Pemerintah Utsmani tidak memberikan perhatian terhadap lembaga wakaf. Hal itu terbukti bahwa tanah-tanah taklukan dibagi-bagikan kepada militer dan pejabat, bukan seperti yang dilakukan Umar bin Khattab terhadap tanah Khaibar. Setelah Kerajaan Turki Utsmani mengalami kemerosotan hampir di segala bidang, terutama bidang pendidikan akibat kekurangan dana negara, maka kemerosotan peran negara telah memindahkan beban pendidikan kepada pundak sektor swasta. Ini dapat dilakukan pada umumnya lewat wakaf, yang dibangun untuk mendukung madrasah dan lembaga-lembaga pendidikan tinggi lain, sepertii yang diberikan untuk pelayanan publik, umpamanya pembagunan dan pengelolaan masjid, asrama untuk mahasiswa dan penginapan bagi para musafir, jembatan, sumur, jalan-jalan, dan rumah sakit-rumah sakit. Wakaf ini mengalami perkembangan yang cukup tinggi pada era Turki Utsmani. Wakaf-wakaf diatur dengan baik dan beroperasi di bawah pengawasan resmi yang ketat. Toko-toko dan bazar juga dibangun dengan wakaf yang berfungsi sebagai sumber pemasukan bagi kegiatan-kegiatan pendidikan, agama, dan kebajikan lain.
Dalam perjalanannya, wakaf menjadi lengket dengan kegiatan-kegiatan keagamaan pada abad-abad belakangan karena didasarkan pada kepercayaan bahwa hanya inilah yang akan membantu seseorang mendapatkan pahala di akhirat. Akibat yang tragis adalah wakaf tidak lagi mendukung pendidikan ilmu pengetahuan, dan pendidikan madrasah sendiri berubah menjadi hanya hafalan dan penerimaan teks-teks kuno tanpa reserve dan hal itu tidak ada hubungannya dengan realitas yang sedang berlaku.

[Cuplikan Data]
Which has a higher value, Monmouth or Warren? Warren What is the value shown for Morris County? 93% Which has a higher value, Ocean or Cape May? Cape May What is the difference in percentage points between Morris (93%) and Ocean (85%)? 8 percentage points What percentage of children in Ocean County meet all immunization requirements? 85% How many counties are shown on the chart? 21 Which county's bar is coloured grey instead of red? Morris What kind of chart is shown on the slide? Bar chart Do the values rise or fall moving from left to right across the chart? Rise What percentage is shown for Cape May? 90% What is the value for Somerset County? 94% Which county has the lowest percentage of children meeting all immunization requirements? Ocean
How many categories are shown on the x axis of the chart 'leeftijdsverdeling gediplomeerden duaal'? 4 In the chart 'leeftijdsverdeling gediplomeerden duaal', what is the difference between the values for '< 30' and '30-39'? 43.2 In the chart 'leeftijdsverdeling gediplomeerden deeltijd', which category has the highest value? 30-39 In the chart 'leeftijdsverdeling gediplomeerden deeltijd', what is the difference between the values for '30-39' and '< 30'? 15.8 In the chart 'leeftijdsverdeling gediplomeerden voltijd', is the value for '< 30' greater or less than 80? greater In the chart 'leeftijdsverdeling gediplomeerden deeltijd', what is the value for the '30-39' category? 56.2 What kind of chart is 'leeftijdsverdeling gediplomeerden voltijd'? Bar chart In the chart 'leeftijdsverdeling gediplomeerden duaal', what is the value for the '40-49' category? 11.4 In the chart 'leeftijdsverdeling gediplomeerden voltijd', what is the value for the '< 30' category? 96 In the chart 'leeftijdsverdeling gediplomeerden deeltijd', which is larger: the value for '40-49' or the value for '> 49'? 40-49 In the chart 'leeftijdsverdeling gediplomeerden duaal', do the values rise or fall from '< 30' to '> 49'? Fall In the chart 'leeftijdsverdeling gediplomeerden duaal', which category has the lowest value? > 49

[Langkah Pengerjaan]
(1) Sebutkan semua contoh pelayanan publik yang dirinci sesudah kata "umpamanya" dalam teks tentang wakaf pada masa Turki Utsmani.
(2) Ulangi secara persis bagian teks tentang wakaf pada masa Turki Utsmani, mulai dari "Dalam perjalanannya, wakaf" dan berakhir pada "yang sedang berlaku.".

[Jawaban]
(1)
- pembangunan dan pengelolaan masjid
- asrama untuk mahasiswa
- penginapan bagi para musafir
- jembatan
- sumur
- jalan-jalan
- rumah sakit-rumah sakit

(2)
Dalam perjalanannya, wakaf menjadi lengket dengan kegiatan-kegiatan keagamaan pada abad-abad belakangan karena didasarkan pada kepercayaan bahwa hanya inilah yang akan membantu seseorang mendapatkan pahala di akhirat. Akibat yang tragis adalah wakaf tidak lagi mendukung pendidikan ilmu pengetahuan, dan pendidikan madrasah sendiri berubah menjadi hanya hafalan dan penerimaan teks-teks kuno tanpa reserve dan hal itu tidak ada hubungannya dengan realitas yang sedang berlaku.